今回の記事は私にとって挑戦的なものとなります。自分で新たなパスの指標を作成し、試合を見ながら手で集計しその実用性を検証してきました。その過程の紹介とその指標を使用した試合分析を行っていくというのが本記事の内容です。新指標がどのようなものかは後ほど説明しますが、なぜ挑戦的なものなのかを説明させていただきたいと思います。

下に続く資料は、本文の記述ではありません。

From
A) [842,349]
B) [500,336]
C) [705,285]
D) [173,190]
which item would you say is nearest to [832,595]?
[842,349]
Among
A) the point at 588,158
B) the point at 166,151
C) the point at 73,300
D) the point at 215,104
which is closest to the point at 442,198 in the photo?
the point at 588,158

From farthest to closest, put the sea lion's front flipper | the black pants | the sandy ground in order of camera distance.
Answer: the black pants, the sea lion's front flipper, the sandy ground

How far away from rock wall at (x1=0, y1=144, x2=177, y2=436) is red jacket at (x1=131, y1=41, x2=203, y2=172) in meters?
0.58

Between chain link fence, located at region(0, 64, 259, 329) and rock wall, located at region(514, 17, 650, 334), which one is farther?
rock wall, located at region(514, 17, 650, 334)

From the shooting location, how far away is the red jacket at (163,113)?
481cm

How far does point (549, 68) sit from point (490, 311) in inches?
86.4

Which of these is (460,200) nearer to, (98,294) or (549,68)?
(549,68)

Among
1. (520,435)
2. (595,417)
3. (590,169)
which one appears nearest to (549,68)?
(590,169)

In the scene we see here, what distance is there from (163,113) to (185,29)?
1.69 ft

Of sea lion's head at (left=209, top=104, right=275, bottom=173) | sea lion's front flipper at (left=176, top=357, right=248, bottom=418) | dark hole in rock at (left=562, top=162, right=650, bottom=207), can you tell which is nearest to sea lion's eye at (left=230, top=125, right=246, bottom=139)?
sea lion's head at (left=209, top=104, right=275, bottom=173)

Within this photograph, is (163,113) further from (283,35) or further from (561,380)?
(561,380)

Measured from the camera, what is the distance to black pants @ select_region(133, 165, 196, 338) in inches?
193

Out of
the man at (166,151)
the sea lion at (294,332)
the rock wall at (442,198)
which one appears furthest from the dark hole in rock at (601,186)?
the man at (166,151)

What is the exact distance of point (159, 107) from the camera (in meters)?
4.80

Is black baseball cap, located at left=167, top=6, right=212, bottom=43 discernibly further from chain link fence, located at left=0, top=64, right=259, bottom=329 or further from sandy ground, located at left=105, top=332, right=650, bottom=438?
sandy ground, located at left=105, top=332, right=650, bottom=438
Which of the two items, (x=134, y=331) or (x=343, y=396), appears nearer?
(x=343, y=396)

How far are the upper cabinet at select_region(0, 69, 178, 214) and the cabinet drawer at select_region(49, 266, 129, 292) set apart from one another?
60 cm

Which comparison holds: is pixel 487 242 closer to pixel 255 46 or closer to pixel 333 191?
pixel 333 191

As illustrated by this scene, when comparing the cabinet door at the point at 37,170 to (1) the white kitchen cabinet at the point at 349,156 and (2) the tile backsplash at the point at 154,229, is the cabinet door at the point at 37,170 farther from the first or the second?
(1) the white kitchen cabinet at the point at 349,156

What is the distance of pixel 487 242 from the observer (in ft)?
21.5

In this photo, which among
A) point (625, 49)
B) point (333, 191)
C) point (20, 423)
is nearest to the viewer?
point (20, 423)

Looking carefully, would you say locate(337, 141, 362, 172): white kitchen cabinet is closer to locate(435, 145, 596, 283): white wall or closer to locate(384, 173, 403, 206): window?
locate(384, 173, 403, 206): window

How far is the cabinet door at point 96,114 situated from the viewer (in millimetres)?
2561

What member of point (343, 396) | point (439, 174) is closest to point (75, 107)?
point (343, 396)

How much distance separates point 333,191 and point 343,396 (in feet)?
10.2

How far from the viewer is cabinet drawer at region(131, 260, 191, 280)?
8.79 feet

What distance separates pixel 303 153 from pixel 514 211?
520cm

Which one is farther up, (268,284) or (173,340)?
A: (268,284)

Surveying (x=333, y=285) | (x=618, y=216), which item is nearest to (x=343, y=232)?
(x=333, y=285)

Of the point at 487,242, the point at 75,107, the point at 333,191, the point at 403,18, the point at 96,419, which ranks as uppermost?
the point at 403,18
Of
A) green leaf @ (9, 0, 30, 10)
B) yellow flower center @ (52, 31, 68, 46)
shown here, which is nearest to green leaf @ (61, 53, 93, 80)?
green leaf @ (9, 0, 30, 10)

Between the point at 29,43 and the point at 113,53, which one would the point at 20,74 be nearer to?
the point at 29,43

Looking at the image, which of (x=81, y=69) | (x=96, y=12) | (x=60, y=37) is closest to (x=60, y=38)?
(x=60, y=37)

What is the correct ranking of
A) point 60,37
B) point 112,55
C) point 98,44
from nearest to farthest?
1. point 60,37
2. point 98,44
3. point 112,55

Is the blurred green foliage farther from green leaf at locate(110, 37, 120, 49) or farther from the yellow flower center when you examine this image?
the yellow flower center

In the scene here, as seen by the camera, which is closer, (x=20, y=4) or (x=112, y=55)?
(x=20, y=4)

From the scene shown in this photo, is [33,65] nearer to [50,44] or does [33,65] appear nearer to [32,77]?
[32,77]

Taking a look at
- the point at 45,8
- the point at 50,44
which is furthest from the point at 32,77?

今回の新指標はプレミアリーグの試合を見ながらパスを集計し、パスの種類ごとにポイント化していくというものです。しかし統計学を勉強したことがない私ですので、統計学を専攻したことがある方がこのポイント化をご覧になるとかなり雑で不十分だと思われるかもしれません。しかし私が自らの目で集計しなければいけないため、ビックデータの取得による統計的なポイント化ができません。このような点から統計学専攻でない私が本記事を書くことは挑戦的なことだと思っています。統計学的に見れば不十分な記事かもしれませんが、サッカー面から見れば面白い記事になると思いますので是非最後までご覧ください。

続編はこちら。

1.新指標を作成しようとした経緯

新指標について詳しく紹介する前に、これを作成するようになった経緯について書きたいと思います。
現在ではサッカーファンが誰でも簡単にデータに触れることができるようになりました。シュート数やパス数などの単純な指標はもちろん、ゴール期待値などの複雑な指標もデータサイトから閲覧できるようになりました。様々なデータが存在するなかで、どのデータが最も勝利に関係があるのか。これは誰もが知りたい疑問ではないでしょうか。現代サッカーではもちろんボール支配率が高いチームが勝利するわけではありませんし、シュート数が多くても決めきるFWがいなければ勝てません。一般のサポーターが入手できるデータではゴール期待値が最も勝利に関係するというのが私の意見です。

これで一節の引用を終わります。